It's not often one gets to combine helium and roadkill with high gastronomy. But such was the case on Friday's Great British Menu which saw chefs Michael Smith of Isle of Skye and Mark Greenaway of Edinburgh battle it out for Scottish glory. Judging the chefs were our usual trio of Oliver Peyton, Matthew Fort and Prue Leith, along with guest judge, comedian Debra Stephenson. The challenge was to produce dishes of culinary excellence that were also true to the spirit of Comic Relief. Here, the chefs' Scottish heritage often came in handy for both purposes.
First to the pass was Mark's rabbit terrine with carrot meringues, served in clever comedy cookbooks, but neither the food nor the comedy seemed to hit the mark.
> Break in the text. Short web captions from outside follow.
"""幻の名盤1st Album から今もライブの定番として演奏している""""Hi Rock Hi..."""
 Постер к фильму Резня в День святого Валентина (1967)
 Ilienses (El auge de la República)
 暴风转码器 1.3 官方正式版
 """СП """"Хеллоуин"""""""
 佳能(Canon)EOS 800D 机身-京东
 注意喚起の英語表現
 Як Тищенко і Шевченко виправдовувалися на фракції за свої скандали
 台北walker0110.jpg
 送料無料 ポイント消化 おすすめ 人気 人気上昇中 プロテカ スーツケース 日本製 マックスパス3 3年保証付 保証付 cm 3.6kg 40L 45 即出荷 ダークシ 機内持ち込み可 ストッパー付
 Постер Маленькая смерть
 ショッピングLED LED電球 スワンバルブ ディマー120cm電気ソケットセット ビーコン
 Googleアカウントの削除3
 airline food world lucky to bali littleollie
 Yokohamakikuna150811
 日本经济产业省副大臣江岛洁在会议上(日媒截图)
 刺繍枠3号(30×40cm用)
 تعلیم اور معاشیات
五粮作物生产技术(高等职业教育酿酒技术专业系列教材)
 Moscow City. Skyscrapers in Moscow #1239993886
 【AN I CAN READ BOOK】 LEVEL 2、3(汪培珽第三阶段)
Oliver Peyton referred to the parsley puree as "green sludge" and the terrine "like underseasoned rabbit". No one was laughing, which made it far easier for Michael to steal the show with his "why did the chicken cross the road" starter.
Of course, it didn't matter why the chicken crossed the road, because the poor bird didn't make it: the food was presented in somewhat gory fashion on a black plate featuring beetroot puree splatters (blood), shredded pickled carrots (guts) and a few feathers in case it wasn't totally obvious what happened to the sad chicken. Debra referred to the "carnage" as "comic genius on a plate" while Oliver proclaimed that it "hit the brief on the head" in a very "assured piece of cooking."